Axe Records is a Canadian record label founded by Greg Hambleton in 1972.  After a number of years of inactivity, the label was revived in 2013.  It is particularly notable as the original recording label of Canadian duo Gary and Dave.

History

Axe Records was founded by Greg Hambleton in 1972.  The label was initially distributed by London Records of Canada.  The first artists signed to the label included Canadian group Thundermug.  In 1974 Axe moved into offices in the Toronto Sound Studio building on Overlea Boulevard.

By 1975, the label was distributed by GRT Records in Canada. The company had no consistent international distribution. The company's most successful artist duo, Gary and Dave, was distributed by London Records in the United States.  Its principal rock band, Thundermug, was distributed by the Big Tree and the Epic labels and, as of 1975, at the initiative of Hambleton, by Mercury Records.  International licensing arrangements were signed with EMI Electrola, Basart and Decca UK.
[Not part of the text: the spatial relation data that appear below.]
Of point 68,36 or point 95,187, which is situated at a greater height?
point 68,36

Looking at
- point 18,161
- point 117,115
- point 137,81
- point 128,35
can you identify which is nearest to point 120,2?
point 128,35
The label's major recording success was with Gary and Dave.  The label also released records by Thundermug, Fergus, The Sattalites, Rain (with Charity Brown), Keith Hampshire, Major Hoople's Boarding House, Steel River, Tom Northcott and Walter Ostanek, among others.

In 2013, the label was revived by its founder and owner, Greg Hambleton, to re-issue and market the original recordings by its original artists, as well as to sign new artists.